The trial itself is divided into two phases. First comes the liability phase, where a verdict from an advisory jury of nine will be a recommendation for Judge Yvonne Gonzalez Rogers. Only then, if Musk's position gains support, will a separate discussion of specific remedies begin. The court has already allotted limited time to both sides, and among potential witnesses are Satya Nadella, Ilya Sutskever, Mira Muraty, and experts in AI safety and charitable law. According to the schedule, the proceedings could take around four weeks.

Background and Stakes

This trial matters not merely because of a conflict between two public figures. In essence, the court must answer whether it is possible to preserve the original public mission of an AI laboratory after the arrival of tens of billions of dollars and complex corporate restructuring. Musk's side considers Microsoft's $10 billion investment in January 2023 to be a turning point, after which OpenAI, in their view, became definitively a "wealth machine."

OpenAI, conversely, builds its defense around the thesis that the commercial structure was known in advance, and the current lawsuit is primarily related to competition and the launch of xAI. Additional tension is created by Musk's own behavior. Before the hearings began, OpenAI's lawyers complained to the judge about his social media posts, in which he called Altman a fraudster and repeated the thesis about "stolen charity."

The judge publicly asked Musk not to worsen the situation with comments outside the courtroom.

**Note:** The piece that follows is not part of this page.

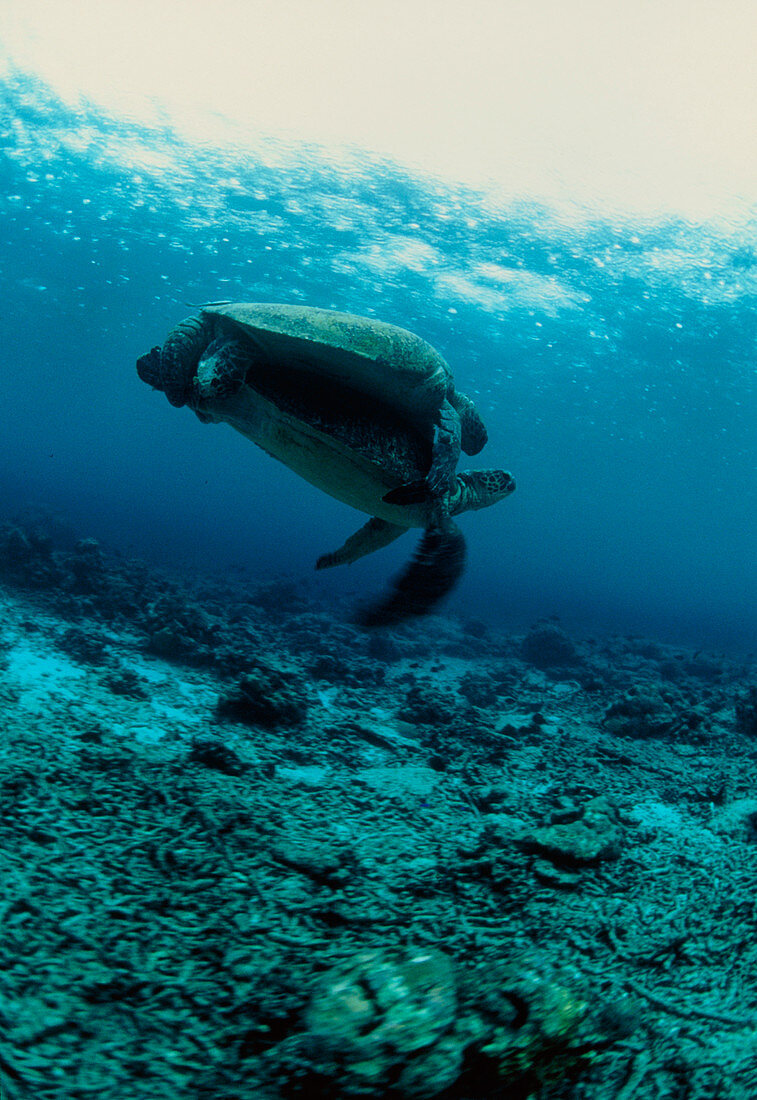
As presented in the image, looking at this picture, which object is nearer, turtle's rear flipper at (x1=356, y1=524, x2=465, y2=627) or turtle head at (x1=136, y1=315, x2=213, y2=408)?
turtle's rear flipper at (x1=356, y1=524, x2=465, y2=627)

This is an important detail: the dispute concerns not only documents, letters, and corporate structure but also trust in a person who simultaneously demands limits on the concentration of power in AI while being known for his desire for strict control over his own companies.

What This Means

If the court determines that OpenAI violated its original nonprofit mission, it will send a strong legal signal throughout the AI industry: capital and public purpose can no longer be separated merely by beautiful rhetoric. If the defense prevails, the market will receive the opposite conclusion—founders and donors will not be able to reassemble the rules of the game years later when the company has already grown into a giant.